The complete file should look like this:

[Unit]
Description=Prerender Service

[Service]
User=root  
WorkingDirectory=/root/prerender  
Environment=NODE_ENV=production PORT=80  
Environment=NODE_ENV=production CACHE_MAXSIZE=100000  
Environment=NODE_ENV=production CACHE_TTL=432000  
Environment=NODE_ENV=production PRERENDER_NUM_WORKERS=1  
ExecStart=/root/.nvm/versions/node/v12.18.0/bin/node /root/prerender/server.js

[Install]
WantedBy=multi-user.target

Extra addon. Generating HTML snapshots is a resource-intensive process, so some sort of caching strategy should be used to improve the performance. Prerender.io comes with several different caching plugins, but we will use the one based on Redis, as it offers scalability and a simple cache expiration mechanism. Redis can be built from source, but the pre-built version is sufficient for the task at hand.

sudo apt-get update  
sudo apt-get upgrade  
sudo apt-get -y install redis-server  

Open /etc/redis/redis.conf file and make configuration is configured properly. For security measures I just uncomment bind line to bind to only 127.0.0.1 IP address or let's say localhost. Rest details can be adjusted per requirements/needs.

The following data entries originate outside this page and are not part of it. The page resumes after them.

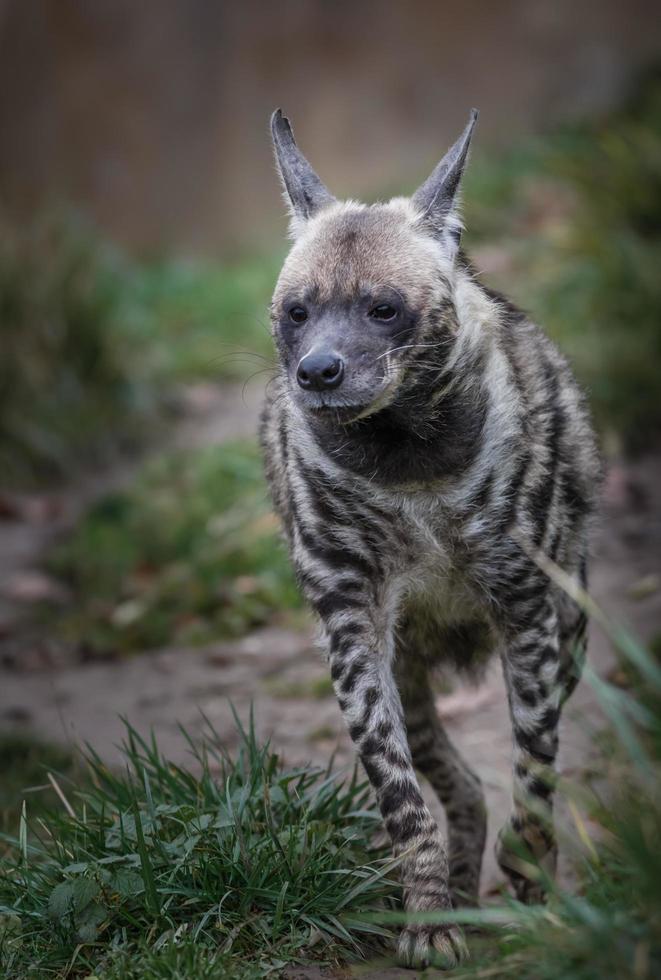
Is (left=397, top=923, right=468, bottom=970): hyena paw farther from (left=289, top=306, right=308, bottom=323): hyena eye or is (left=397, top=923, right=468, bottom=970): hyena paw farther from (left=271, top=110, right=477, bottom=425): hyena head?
(left=289, top=306, right=308, bottom=323): hyena eye

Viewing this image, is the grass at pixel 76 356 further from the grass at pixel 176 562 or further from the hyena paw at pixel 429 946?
the hyena paw at pixel 429 946

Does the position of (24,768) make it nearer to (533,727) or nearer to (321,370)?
(533,727)

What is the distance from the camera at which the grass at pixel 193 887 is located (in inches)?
122

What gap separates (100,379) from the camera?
8539 millimetres

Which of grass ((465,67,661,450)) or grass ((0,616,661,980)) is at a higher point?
grass ((465,67,661,450))

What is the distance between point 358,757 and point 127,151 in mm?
9873

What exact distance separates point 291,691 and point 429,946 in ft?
8.16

Download the Redis cache plugin and install it. Currently, it caches the pages for one day and then expires them. This can be overridden by specifying the env variable process.env.PAGETTL in seconds. To never expire, you should set the PAGETTL variable to 0.

npm install prerender-redis-cache --save  

Change the server.js to use the redis cache plugin:

server.use(require('prerender-redis-cache'));  

Needs to be added here:
alt

Good to add (optional) is access.log feature and keep the access logs - it can be useful for debugging and other maintenance tasks.

https://github.com/unDemian/prerender-access-log

npm install prerender-access-log --save  

Initialize the plugin in the server.js. You also need to configure the access log settings. Here is the finished version of the server.js:

#!/usr/bin/env node
var prerender = require('./lib');

var server = prerender({  
  accessLog: {
        // Check out the file-stream-rotator docs for parameters
        fileStreamRotator: {
            filename: '/var/log/prerender/access-%DATE%.log',
            frequency: 'daily',
            date_format: 'YYYY-MM-DD',
            verbose: false
        },

        // Check out the morgan docs for the available formats
        morgan: {
            format: 'combined'
        }
    },
chromeFlags: ['--no-sandbox', '--headless', '--disable-gpu', '--remote-debugging-port=9222', '--hide-scrollbars']  
});

server.use(prerender.sendPrerenderHeader());  
// server.use(prerender.blockResources());
server.use(prerender.removeScriptTags());  
server.use(prerender.httpHeaders());  
server.use(require('prerender-memory-cache'));  
server.use(require('prerender-redis-cache'));  
server.use(require('prerender-access-log'));

server.start();  

Best way to see if Redis started adding keys is to use redis-cli tool:

root@prerender-01:~/prerender# redis-cli  
127.0.0.1:6379> keys *  
1) "https://magentocommand.ml/catalog/category/view/s/jackets/id/323/?climate=8057&color=7903&material=8008"  
2) "https://magentocommand.ml/"  
3) "https://magentocommand.ml/catalog/category/view/s/bottoms/id/322/?climate=8064&eco_collection=0&erin_recommends=0&material=8003&new=1&pattern=8049&style_bottom=7960"  

Now test page a few times and see how it renders super fast!

I hope that you will find this post useful for your JavaScript SEO usage scenarios. As always, please do not hesitate to send me your comments and questions. I will be happy to help. Good luck!